Ilustração de Caio Gomez
Ilustração de Caio Gomez

Faltam 198 dias para as eleições de outubro e as pesquisas vêm mostrando uma liderança consistente do ex-presidente Lula com o presidente Bolsonaro em segundo lugar. Enquanto isso, as demais candidaturas não conseguem superar a barreira de um dígito, ainda que cerca de 25% de eleitores apontem não querer votar em nenhum dos dois atuais líderes.

Sem dúvida, é uma situação preocupante já que caminhamos para reproduzir o cenário de 2018. Naquela ocasião o voto majoritário foi determinado pelo desejo de retirar quem estava no poder. E agora a maioria deseja a volta do governante anterior para substituir o atual. Ou, seja, vivemos um momento que pode ser muito bem representado pelos versos do poeta Cazuza, em sua obra prima “O Tempo Não Para”: eu vejo o futuro repetir o passado, eu vejo um museu de grandes novidades.

É evidente que a hipótese de reeleição do atual presidente significa um risco muito grande tendo em vista seu desprezo militante pelas instituições e ritos que são pilares da democracia liberal. Os ataques e ameaças são marcas constantes de seu mandato. Portanto, não pode haver dúvida quanto à necessidade de derrota-lo nas urnas em outubro.

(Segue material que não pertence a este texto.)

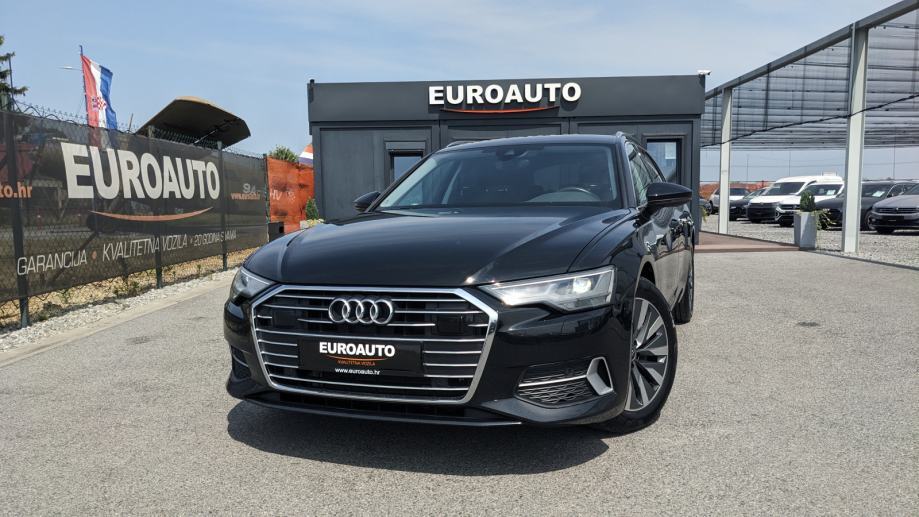 AUDI A6 AVANT 40 TDI S-TRONIC SPORT, fotografija 9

Movidos por essa preocupação, diversas lideranças democráticas de partidos de oposição e da sociedade civil resolveram aderir, sem qualquer contrapartida, à pré-candidatura de Lula, enxergando-a como a única saída possível. Trata-se de um movimento legítimo, mas precipitado e equivocado. Senão vejamos.

Desde que o STF e outras instâncias judiciais anularam as condenações, o ex-presidente vem fazendo declarações dando a entender que, em caso de vitória, seu novo mandato seria um revival dos mandatos anteriores, o que, convenhamos, tem forte apelo emocional.

Mesmo o convite para o ex-governador e ex-tucano Geraldo Alckmin ser seu vice não tem significado uma sinalização diferente, pois tem como foco apenas a aliança eleitoral em busca dos votos em SP.

De outro lado, numa tentativa de apagar a história conhecida por toda a população, cria um sofisma ao querer confundir, propositadamente, anulação de condenações por questões processuais com um atestado de inocência. Como assim?

E os 6 anos de governo Dilma? Nada a declarar. Como se ele e seu partido não tivessem qualquer responsabilidade pelo desastre econômico deixado como herança. E ainda tentam esconde-la, tratando-a de maneira desrespeitosa, como uma sujeira a ser varrida para debaixo do tapete.

Para completar, soma-se à conhecida conivência com regimes autoritários ditos de esquerda o comportamento absurdo de não condenar a Rússia pela invasão criminosa da Ucrânia, escudando-se em um sentimento antiamericano, típico dos anos 1960, tempos de guerra fria. O exemplo mais recente é o um artigo assinado por José Dirceu de onde transcrevo a seguinte pérola: “Os EUA não são mais uma república democrática, para usar o conceito liberal, mas sim um império e uma plutocracia, com apoio do dólar, das Forças Armadas, único país com bases e força militar estratégica em todo o mundo”. Só ingênuos poderiam acreditar que Dirceu não fala em nome do PT.

Porém, nada disso impediu a continuidade de seu movimento em busca de adesões acríticas, com base na narrativa “confie em mim porque sei como fazer”. Ao lado disso, predominou a ideia de que seria imprescindível garantir sua vitória, liquidando a fatura no primeiro turno, como única maneira de impedir qualquer eventual tentativa golpista de Bolsonaro e seus apoiadores, tendo como paradigma a invasão do Capitólio promovida por Trump em 6 de janeiro do ano passado.

Tudo parecia caminhar bem nessa estratégia, graças, principalmente, à combinação da alta rejeição do presidente com a já citada incapacidade da chamada terceira via de empolgar o eleitorado. Entretanto, as primeiras pesquisas de 2022 trouxeram um fato novo: o início de recuperação dos percentuais de apoio a Bolsonaro e da consequente queda em sua rejeição, indicando que não haverá possibilidade de se encerrar a disputa no primeiro turno.

Caso essa tendência se mantenha, poderemos nos deparar com uma situação até aqui considerada improvável: o sentimento antiPT, ainda muito presente na sociedade, superar o antibolsonarismo, levando à reeleição do presidente no segundo turno contra Lula.

Assim, cabe às forças democráticas continuar sua luta para construção de uma candidatura de oposição alternativa, capaz de empolgar o eleitorado de modo a se tornar viável eleitoralmente. Do contrário, corremos sério risco de ver o futuro repetir o passado.